--- begin STORED DATA ---

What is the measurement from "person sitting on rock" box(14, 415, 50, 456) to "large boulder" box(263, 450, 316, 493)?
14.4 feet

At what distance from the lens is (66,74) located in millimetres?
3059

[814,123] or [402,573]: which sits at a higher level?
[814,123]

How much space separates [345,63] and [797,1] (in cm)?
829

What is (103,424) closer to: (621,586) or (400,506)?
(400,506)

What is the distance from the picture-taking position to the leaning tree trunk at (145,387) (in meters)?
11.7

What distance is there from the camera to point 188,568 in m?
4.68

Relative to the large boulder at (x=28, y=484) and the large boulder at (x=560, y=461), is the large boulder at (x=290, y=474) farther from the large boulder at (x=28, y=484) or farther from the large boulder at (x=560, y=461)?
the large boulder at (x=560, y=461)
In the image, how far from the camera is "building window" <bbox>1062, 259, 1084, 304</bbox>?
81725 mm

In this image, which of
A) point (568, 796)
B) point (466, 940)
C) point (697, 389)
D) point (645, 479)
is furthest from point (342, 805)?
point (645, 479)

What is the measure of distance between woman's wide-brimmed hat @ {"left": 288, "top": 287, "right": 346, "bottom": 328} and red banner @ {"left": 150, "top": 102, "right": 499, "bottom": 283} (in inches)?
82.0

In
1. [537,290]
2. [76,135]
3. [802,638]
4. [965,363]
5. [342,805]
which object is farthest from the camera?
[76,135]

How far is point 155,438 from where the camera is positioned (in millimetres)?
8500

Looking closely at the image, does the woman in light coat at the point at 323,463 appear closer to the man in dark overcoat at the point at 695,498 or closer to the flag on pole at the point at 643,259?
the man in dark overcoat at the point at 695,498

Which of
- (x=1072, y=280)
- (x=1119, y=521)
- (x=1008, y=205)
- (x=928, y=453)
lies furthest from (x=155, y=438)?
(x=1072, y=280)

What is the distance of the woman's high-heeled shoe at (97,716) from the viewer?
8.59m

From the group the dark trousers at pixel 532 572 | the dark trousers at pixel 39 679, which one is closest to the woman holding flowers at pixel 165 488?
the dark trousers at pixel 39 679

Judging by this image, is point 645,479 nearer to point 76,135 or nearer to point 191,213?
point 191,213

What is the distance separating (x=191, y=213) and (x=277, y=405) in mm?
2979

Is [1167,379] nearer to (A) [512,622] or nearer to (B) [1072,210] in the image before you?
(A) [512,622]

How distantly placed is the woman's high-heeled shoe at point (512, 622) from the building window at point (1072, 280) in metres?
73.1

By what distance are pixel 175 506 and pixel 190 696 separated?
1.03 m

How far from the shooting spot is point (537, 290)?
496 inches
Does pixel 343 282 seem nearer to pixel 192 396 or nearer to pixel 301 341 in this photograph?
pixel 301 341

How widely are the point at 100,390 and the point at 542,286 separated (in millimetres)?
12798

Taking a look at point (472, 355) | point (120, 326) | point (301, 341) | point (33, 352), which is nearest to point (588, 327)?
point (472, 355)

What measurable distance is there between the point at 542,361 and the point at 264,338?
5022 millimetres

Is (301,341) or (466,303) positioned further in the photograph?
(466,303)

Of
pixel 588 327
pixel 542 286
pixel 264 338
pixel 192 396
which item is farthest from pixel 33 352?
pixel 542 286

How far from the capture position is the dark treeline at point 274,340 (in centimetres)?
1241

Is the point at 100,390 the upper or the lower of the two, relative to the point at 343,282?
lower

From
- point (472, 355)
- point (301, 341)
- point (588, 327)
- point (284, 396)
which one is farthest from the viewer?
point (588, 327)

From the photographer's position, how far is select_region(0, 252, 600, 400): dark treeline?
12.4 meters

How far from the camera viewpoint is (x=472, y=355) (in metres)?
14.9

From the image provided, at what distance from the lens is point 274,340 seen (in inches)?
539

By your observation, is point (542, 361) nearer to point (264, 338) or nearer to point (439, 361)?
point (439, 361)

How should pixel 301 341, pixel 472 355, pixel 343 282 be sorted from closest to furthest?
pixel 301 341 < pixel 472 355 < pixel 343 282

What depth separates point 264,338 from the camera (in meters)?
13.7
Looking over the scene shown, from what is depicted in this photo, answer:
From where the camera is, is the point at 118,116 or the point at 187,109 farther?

--- end STORED DATA ---

> [YOUR INSTRUCTIONS] Copy out exactly the lines running from the line with "Is the point at 100,390" to the end of the records, inclusive.

> [CORRECT RESULT]
Is the point at 100,390 the upper or the lower of the two, relative to the point at 343,282?
lower

From
- point (472, 355)
- point (301, 341)
- point (588, 327)
- point (284, 396)
which one is farthest from the viewer?
point (588, 327)

From the photographer's position, how far is select_region(0, 252, 600, 400): dark treeline?
12.4 meters

How far from the camera viewpoint is (x=472, y=355) (in metres)?
14.9

From the image provided, at what distance from the lens is point 274,340 seen (in inches)?
539

By your observation, is point (542, 361) nearer to point (264, 338) or nearer to point (439, 361)?
point (439, 361)

How should pixel 301 341, pixel 472 355, pixel 343 282 be sorted from closest to furthest?
pixel 301 341 < pixel 472 355 < pixel 343 282

What depth separates point 264,338 from the camera (in meters)?
13.7
Looking over the scene shown, from what is depicted in this photo, answer:
From where the camera is, is the point at 118,116 or the point at 187,109 farther?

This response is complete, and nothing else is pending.